Most authoritative Italian recipe books give no indication of its existence before 1930, which would confirm its recent invention. Among the possible explanations put forward to explain its origins, we like to think it is closely related to the United States: in fact, it starts to get a mention after the liberation of Rome in 1944. It is possible that smoked bacon started to appear on Roman markets round about that period, together with the powdered eggs rationed out to the US troops. But the more nationalistic and romantic among us do not agree. They think that carbonara is a later version of a Roman dish known as "cacio e ova", carrying the distinctive regional mark of Latium and Abruzzo. The name of carbonara apparently derives from the fact that it used to be prepared by the lumberjacks who went up the Apennine hills to make charcoal (carbone, in Italian). Certainly, no expert of traditional recipes would use belly bacon: the authentic recipe calls for guanciale which is actually cured pork jowl with a high muscle content and a low quantity of (quality) fat.

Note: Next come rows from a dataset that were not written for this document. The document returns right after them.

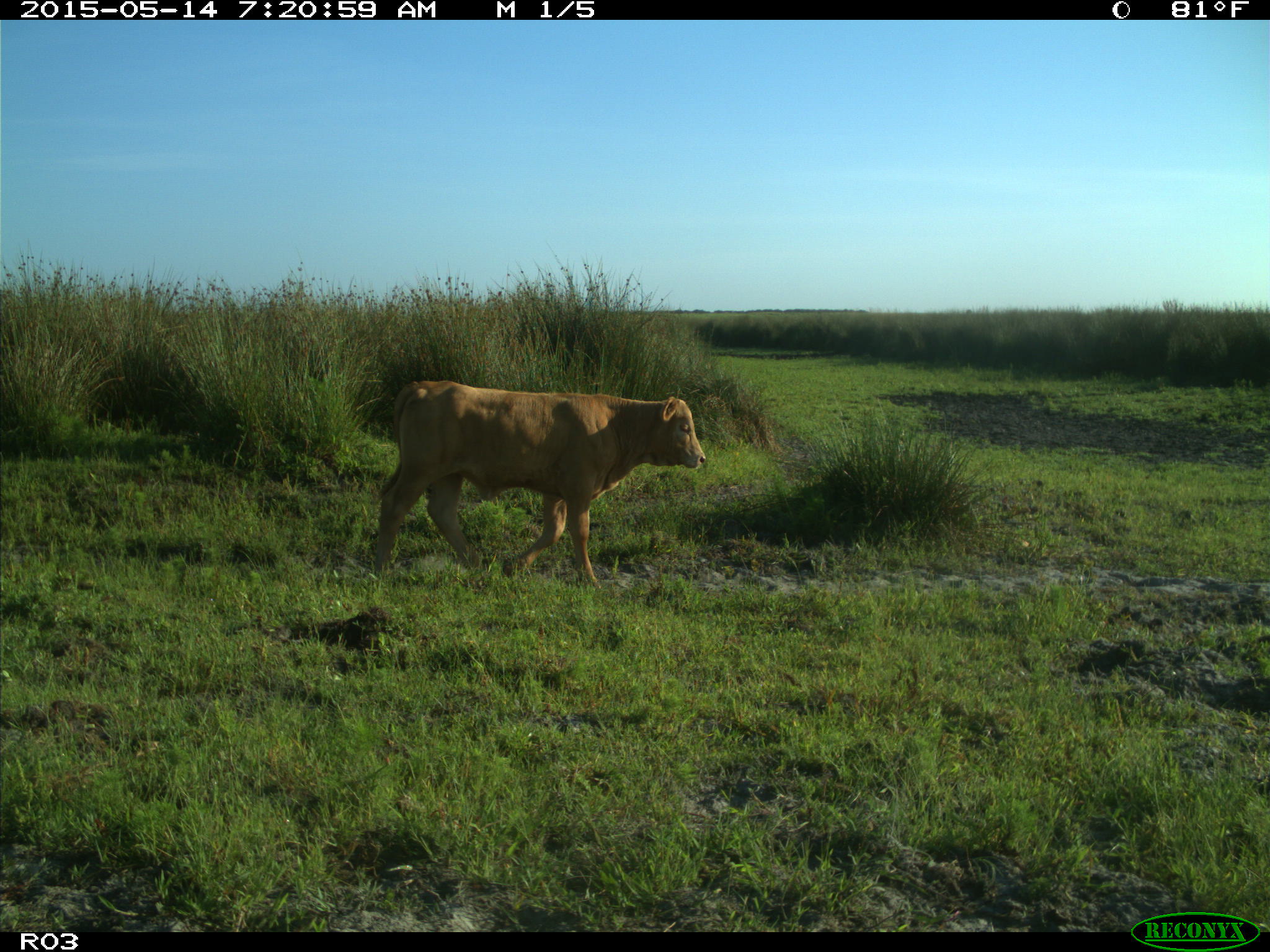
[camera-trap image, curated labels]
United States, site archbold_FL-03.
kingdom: Animalia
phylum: Chordata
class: Mammalia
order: Artiodactyla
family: Bovidae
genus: Bos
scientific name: Bos taurus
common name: domestic cow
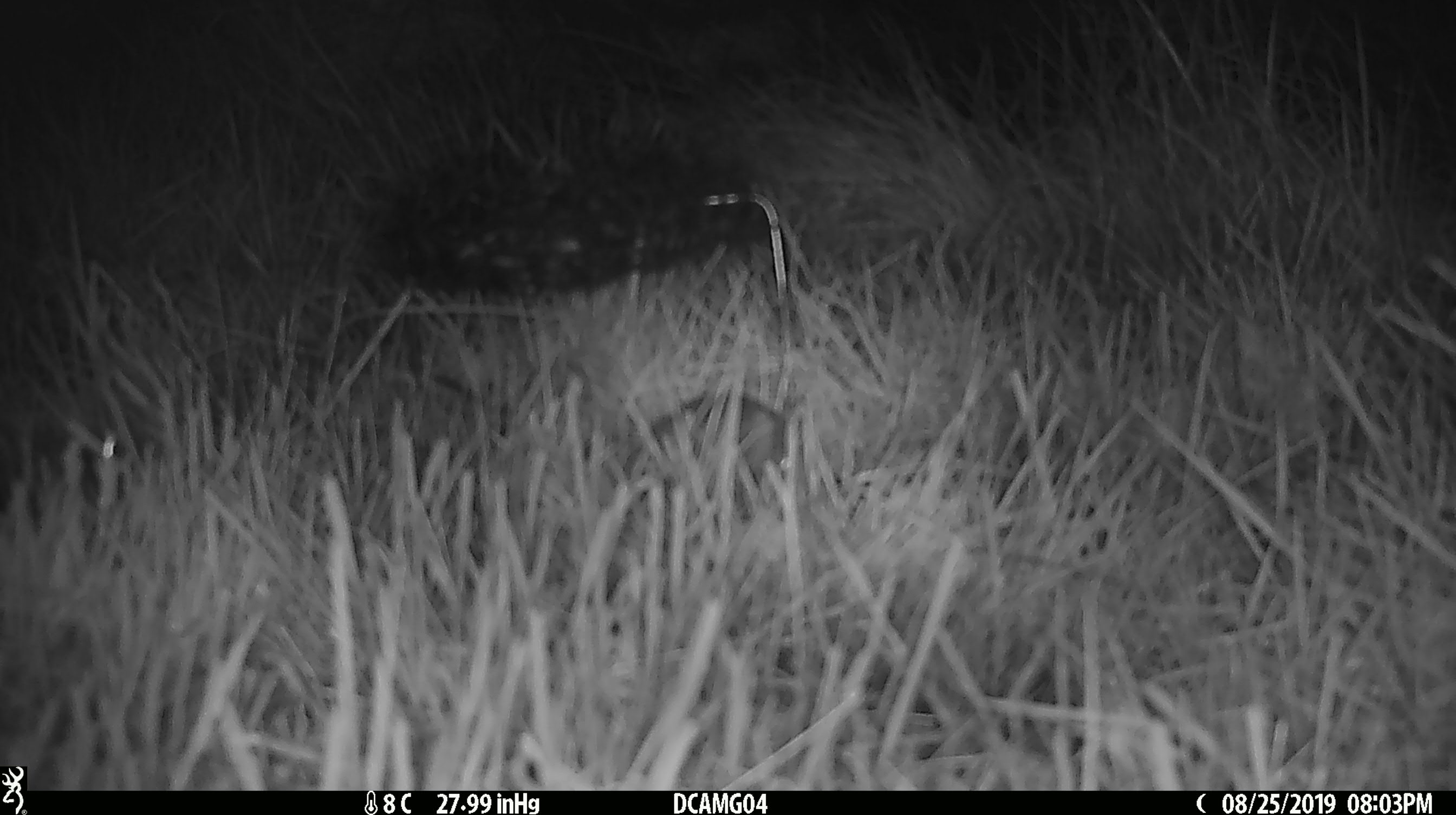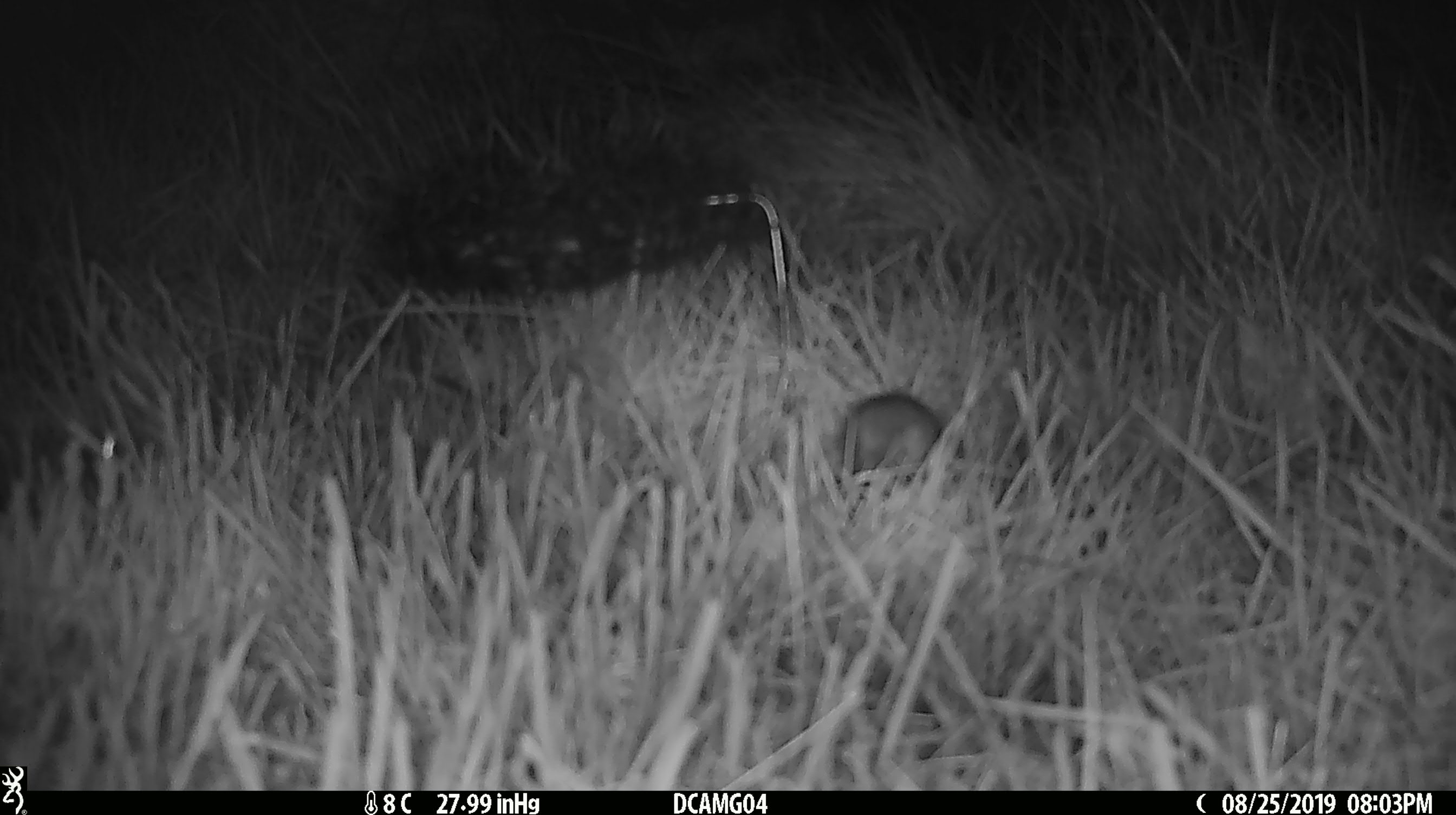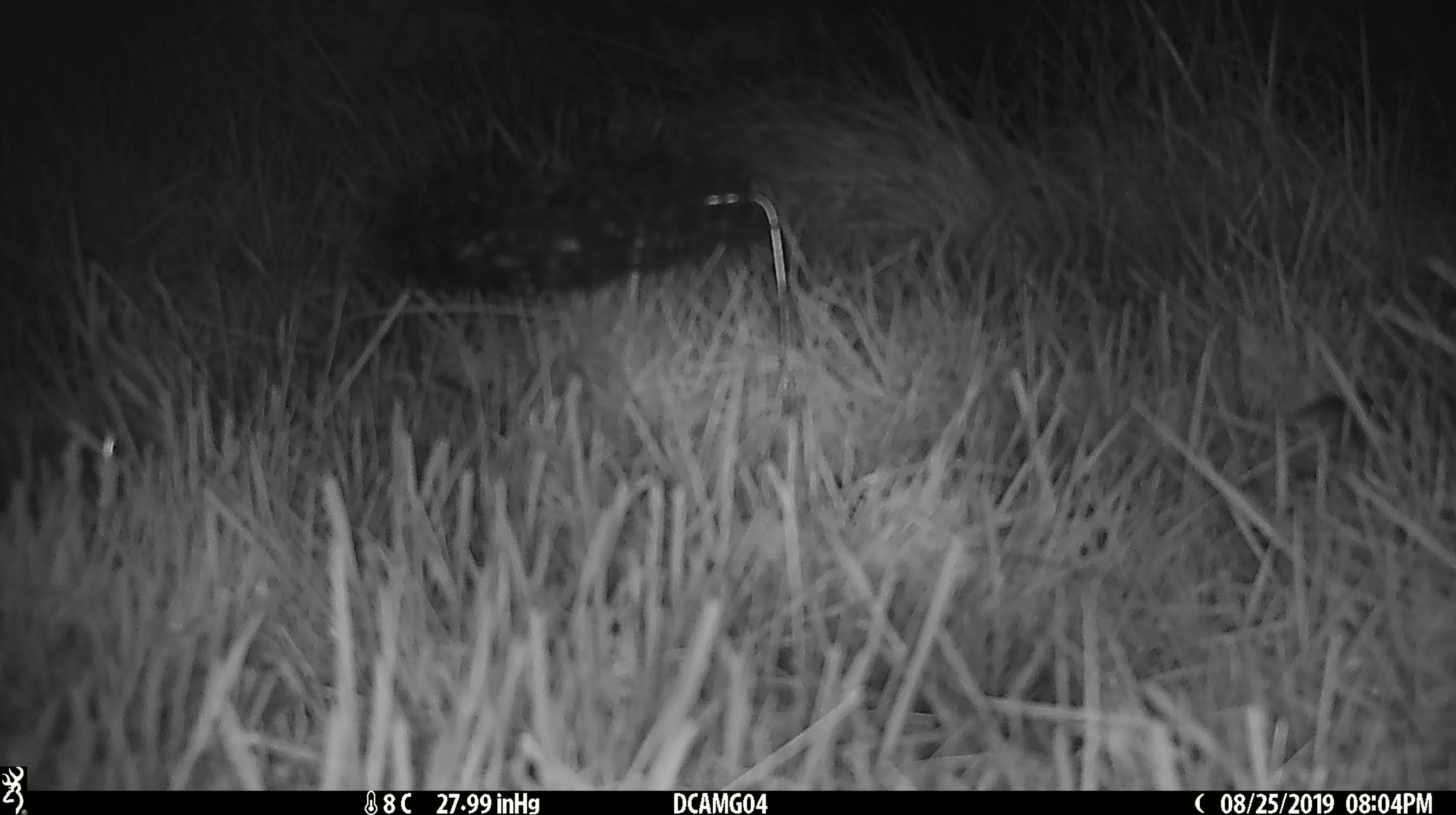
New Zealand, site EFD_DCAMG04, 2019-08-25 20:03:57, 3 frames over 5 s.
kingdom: Animalia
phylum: Chordata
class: Mammalia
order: Rodentia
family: Muridae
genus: Mus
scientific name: Mus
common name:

Leaving aside the discussion that rages outside of Italy, this recipe even causes our own chefs and gourmets to squabble: a whole egg or just the yolk, pecorino or parmigiano, garlic or onion, or neither? The old school of traditional Italian cuisine seems to be in substantial agreement over the indications provided by Anna Gosetti della Salda in her authoritative and time-honoured recipe book: in fact, she is adamantly opposed to the addition of cream and, as far as the other ingredients are concerned, she allows for some minor variations. A long pasta type is called for, the eggs have to be beaten apart – preferably only the yolks – and the pepper must be freshly ground: in fact, in this recipe it is considered an essential ingredient rather than just a seasoning. Less expert cooks and foodies must take care to avoid the risk of turning the dish into a sort of “scrambled eggs”: this happens when egg comes into contact with a temperature of 75° or more, causing coagulation. It is therefore advisable to mix the ingredients away from the heat to prevent such an occurrence.
In Italy, there are many celebrity chefs who have been unable to resist the charm of this recipe. One of the best I have ever eaten was the famous carbonara of Luciano Monosilio, chef of the Pipero al Rex restaurant in Rome, who owes his fame largely to this dish. The ingredients are guanciale, egg yolks and a mix of grated parmigiano and pecorino cheese, but the real secret consists in a sort of savoury zabaglione made from egg and cheese which he first beats with a hand whisk while still cold before placing the mixture in a bowl over a bain-marie as he continues to whisk it. His final piece of advice is that the diced guanciale should be fried to the point of crispness so that it never feels soft when you bite into it. Monosilio is not the only chef, however, to have tried his hand at la carbonara, a dish that has been interpreted in some of the most creative recipes: Heinz Beck, chef of the three Michelin starred restaurant La Pergola in Rome, prepares it by wrapping the ingredients in little pasta parcels which, when in the mouth, release all the flavour of an entire portion. Antonello Colonna captures its aroma in a sort of tortello or stuffed pasta, while Davide Scabin conceals the quintessence of carbonara in a doser: after having stabilized the egg at 75 degrees, he squirts it on the spaghetti with nonchalance as though it were ketchup.